To demonstrate its capabilities, Hydrus’ designers went hunting for shipwrecks in the
Rottnest ships graveyard just off the coast near Perth, in Western Australia. The site was a designated spot for scuttling aging ships, says Ross Anderson, curator at Western Australian Museum, but has yet to be fully explored due to the depth of many of the wrecks.
The Advanced Navigation team used the Hydrus to create a detailed 3D model of a sunken “coal hulk”—one of a category of old iron sailing ships that were later converted to floating coal warehouses for steamships. The Western Australian Museum has been unable to identify the vessel so far, but Anderson says these kind of models can be hugely beneficial for carrying out maritime archaeology research, as well as educating people about what’s below the waves.
Advanced Navigation
Any technology that can simplify the process is greatly welcomed, Anderson adds. “If people can go and throw one of these off the boat, just like they can throw a drone up in the air, that will obviously benefit the exploration of the sea,” he says.

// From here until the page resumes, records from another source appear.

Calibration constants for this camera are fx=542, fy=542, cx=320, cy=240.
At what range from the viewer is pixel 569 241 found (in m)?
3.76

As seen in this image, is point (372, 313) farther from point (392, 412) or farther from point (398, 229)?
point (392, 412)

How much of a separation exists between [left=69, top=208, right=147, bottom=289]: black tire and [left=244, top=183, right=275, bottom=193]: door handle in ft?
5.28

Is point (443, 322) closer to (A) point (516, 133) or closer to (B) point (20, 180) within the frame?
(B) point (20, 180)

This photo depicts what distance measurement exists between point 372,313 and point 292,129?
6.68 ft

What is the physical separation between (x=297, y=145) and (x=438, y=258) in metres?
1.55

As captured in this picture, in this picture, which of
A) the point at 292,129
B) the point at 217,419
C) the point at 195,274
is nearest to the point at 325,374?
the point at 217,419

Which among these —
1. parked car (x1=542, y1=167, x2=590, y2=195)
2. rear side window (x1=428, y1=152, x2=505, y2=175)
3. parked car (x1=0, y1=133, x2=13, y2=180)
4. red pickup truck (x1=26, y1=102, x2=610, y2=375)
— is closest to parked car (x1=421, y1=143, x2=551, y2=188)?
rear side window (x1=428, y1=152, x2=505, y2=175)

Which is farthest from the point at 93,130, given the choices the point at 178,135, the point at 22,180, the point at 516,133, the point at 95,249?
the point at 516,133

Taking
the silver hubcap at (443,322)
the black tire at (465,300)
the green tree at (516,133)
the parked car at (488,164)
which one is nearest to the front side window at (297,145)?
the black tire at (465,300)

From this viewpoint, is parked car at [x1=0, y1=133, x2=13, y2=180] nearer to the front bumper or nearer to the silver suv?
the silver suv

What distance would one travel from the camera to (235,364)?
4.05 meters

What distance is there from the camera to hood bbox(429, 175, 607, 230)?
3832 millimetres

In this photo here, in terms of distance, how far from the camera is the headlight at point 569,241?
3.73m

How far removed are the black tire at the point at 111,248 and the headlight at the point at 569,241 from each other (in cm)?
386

Ease of use was also a big driver behind AIMS’s purchase of two Hydrus drones, says technology development program lead
Melanie Olsen, who is also an IEEE senior member. Most of the technology available for marine science is still research-grade and a long way from a polished, professional product.
“When you’re an operational agency like AIMS, you typically don’t have the luxury of spending a lot of time on the back of the boat getting equipment ready,” says Olsen. “You need something that users can turn on and go and it’s just working, as time is of the essence.”
Another benefit of the Hydrus for AIMS is that the drone can operate at greater depths than divers and in conditions that would be dangerous for humans. “Its enabling our researchers to see further down in the water and also operate in more dangerous situations such as at night, or in the presence of threats such as crocodiles or sharks, places where we just wouldn’t be able to collect that data,” says Olsen.
The agency will initially use the drones to survey reefs on Australia’s North West Shelf, including Scott Reef and Ashmore Reef. The goal is to collect regular data data on coral health to monitor the state of the reefs, investigate how they’re being effected by climate change, and hopefully get early warning of emerging problems. But Olsen says they expect that the Hydrus will become standard part of their ocean monitoring toolkit going forward.
This story was updated on 11 March 2024 to correct the year when Advanced Navigation unveiled Hydrus.